Estavam ali diversos clássicos do heavy metal. Desde a abertura com “A New Level” e “Mouth for War”, passando por faixas como “Becoming”, “I’m Broken” e “5 Minutes Alone”, além de “This Love” e “Fucking Hostile”, tudo ali deu o sabor de Pantera que o público precisava.

As melhores performances ficariam ainda para o final, com os fãs animadíssimos e participativos com “Walk” e a banda impecável no fim com “Cowboys From Hell”. Um show de alta qualidade e que, sem dúvida, ficou na memória dos fãs.

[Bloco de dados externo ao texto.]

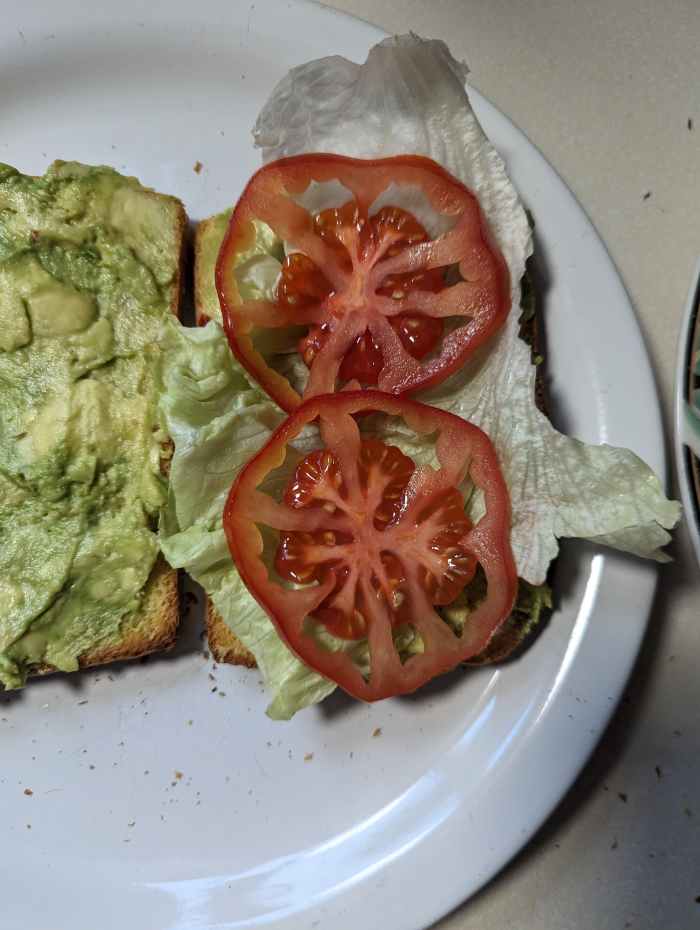 B.L.A.T.s Bacon Lettuce Avocado Tomato HubPages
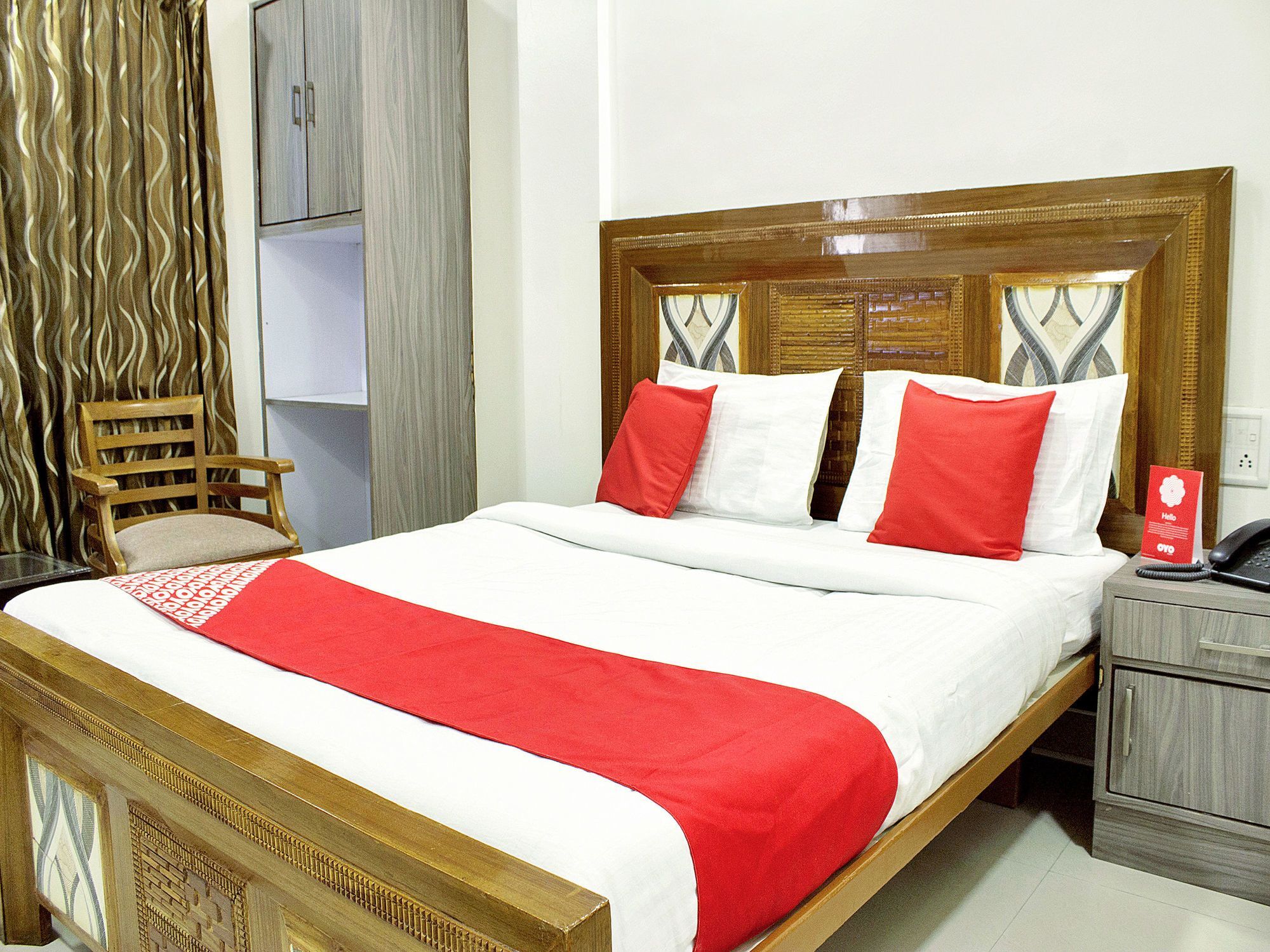 Fabhotel Nandanvan Pune Ngoại thất bức ảnh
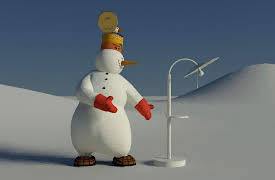 Albi the Snowman: Albi Wants A Light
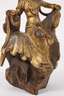 Schnitzerei Guanyin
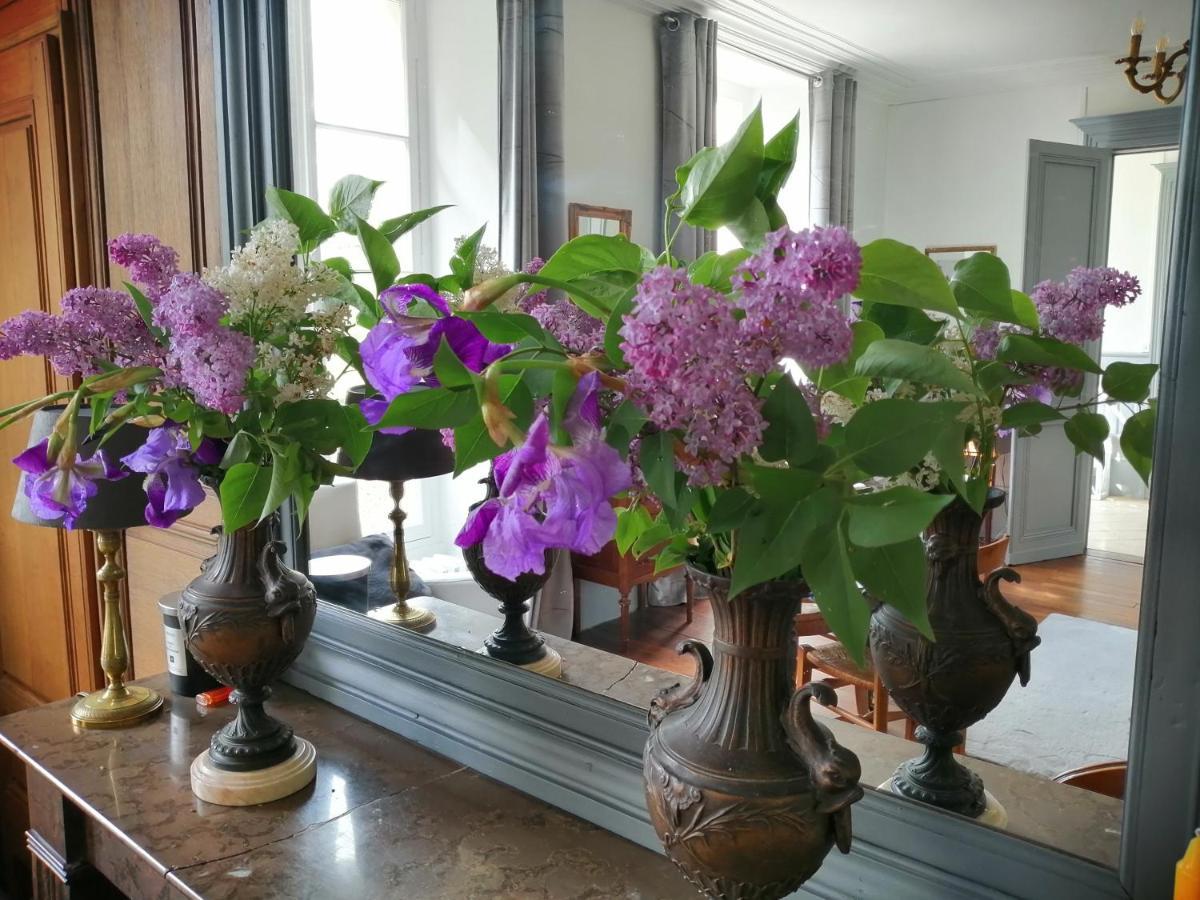 Bed and Breakfast Domaine De Prefond Bengy-sur-Craon Zewnętrze zdjęcie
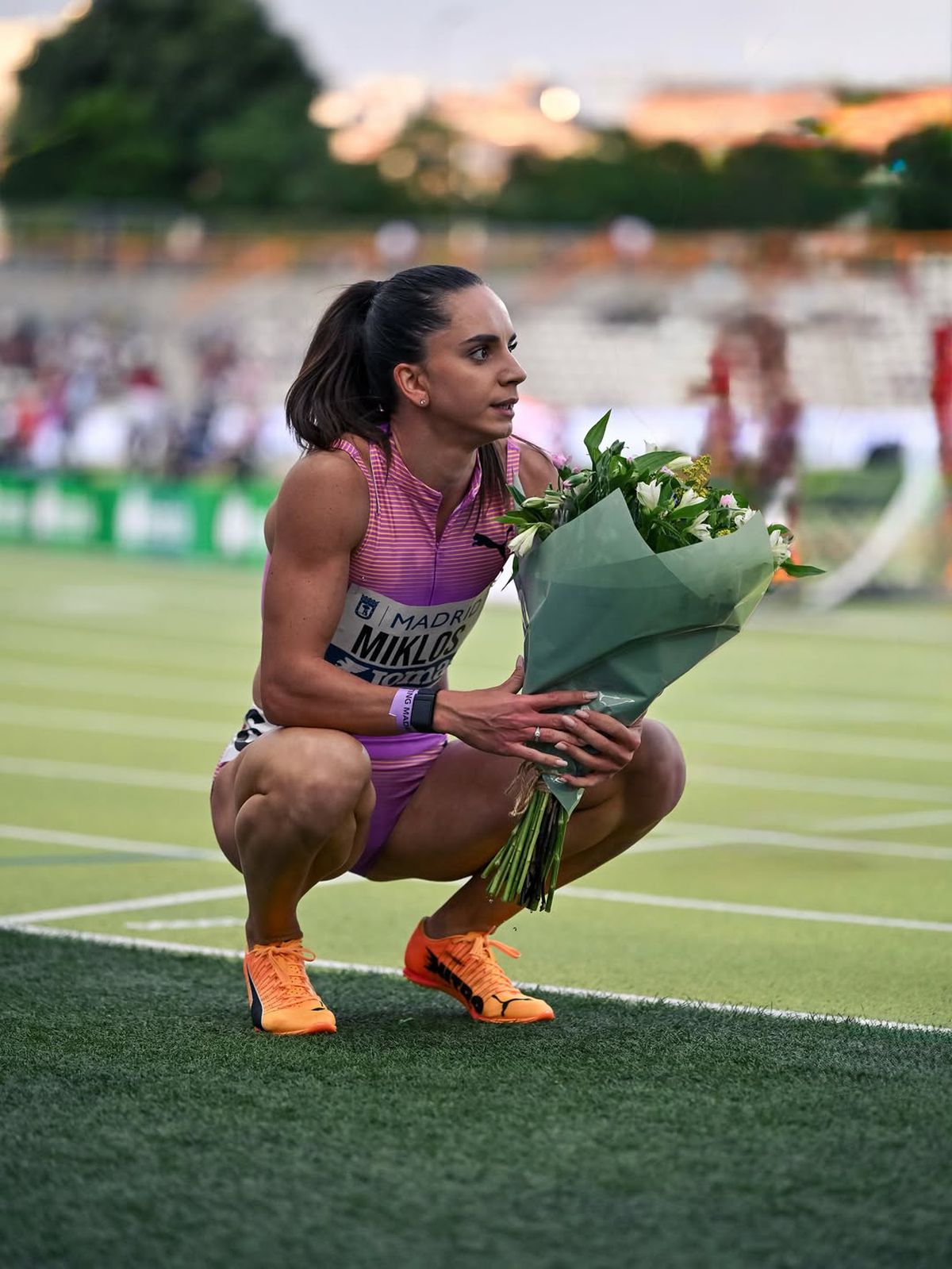 Andrea Miklos / Foto: Instagram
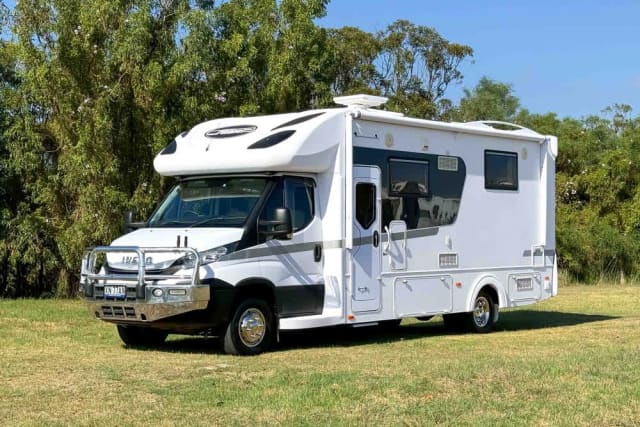 Sunliner Navian N543 #9952 | Campervans & Motorhomes | Gumtree ...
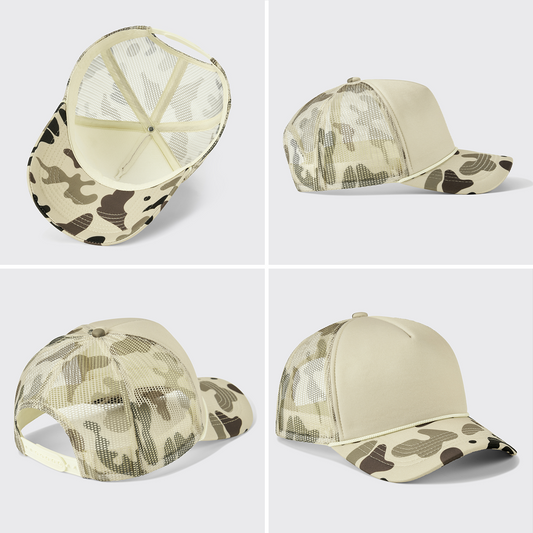 Don't Bully Me I'll Cum Trucker Hat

Slipknot sacia a vontade dos fãs

Quem vai uma vez ao show do Slipknot sempre tenta voltar de novo. É aquela sensação parecida com algumas de perigo na vida, como um salto de paraquedas, que o indivíduo muitas vezes precisa sentir a emoção novamente.

No Knotfest Brasil, o Slipknot era o headliner e isso já era um atrativo. Com mais um show elogiável, o grupo norte-americano entregou o que o gigantesco público buscava.

O mar de gente na Pista durante o show do Slipknot chegava até a assustar. Não era possível se locomover facilmente com todo aquele espaço entupido de gente.

Desde sua criação em 2009, o Roque Reverso já havia feito a cobertura de três vindas do grupo ao Brasil.

A primeira e de experiência mais espetacular, foi a do show que o Slipknot realizou no Rock in Rio de 2011, quando tocou na Noite do Metal com o headliner Metallica e o grande Motörhead e deixou o Brasil inteiro impressionado com a apresentação mais brutal, insana e perturbadora daquele festival.

A segunda cobertura do Roque Reverso foi o grande show que o grupo realizou no Monster of Rock de 2013 em São Paulo.

A terceira cobertura do Roque Reverso foi a vinda, em 2015, da banda para ser headliner do Rock in Rio de 2015 e para mais um show em São Paulo, desta vez sem ser num festival, em mais uma apresentação marcante na Arena Anhembi.

De antemão este veículo já avisa que a apresentação de 2011 no Rock in Rio jamais será igualada novamente. Eram outros tempos, aquele show representou um momento histórico da banda para 100 mil pessoas num dos maiores festivais do planeta e ainda havia o saudoso Joey Jordison na bateria.

Longe de dizer que o atual baterista Jay Weinberg não seja competente. Ele foi um dos pontos altos do show. Mas ainda assim a presença ou não de Jordison é algo que só quem já viu ao vivo sabe o que significa.

Quem sempre dividiu com Jordison as atenções continua firme e forte no Slipknot. O sensacional vocalista Corey Taylor tem uma capacidade de comandar a plateia que é algo fora do comum. Se, no Rock in Rio de 2011, esta capacidade até assustou este jornalista, no Knotfest, ele apenas colocou em prática o que tem de melhor.

Com muitos hits da carreira no set list, o Slipknot fez mais uma vez bonito. Obviamente, “Before I Forget”, “Psychosocial” e “Duality” foram pontos altos da apresentação que ficaram na mente de quem esteve no evento.

“Spit It Out” e seu momento apoteótico, com o público sendo orientado por Taylor a se ajoelhar e pular, também é daqueles momentos de fazer quem não conhece o Slipknot de boca aberta.

“Surfacing” fechou o show com alta classe. Mas não há como não sentir falta da bateria giratória de Jordison. Quem viu pela primeira vez sempre quer novamente, do mesmo jeito que assistir inúmeras vezes a uma apresentação do Slipknot.

No geral, a banda fez mais um show de categoria, condizente com a condição de curador e headliner do festival.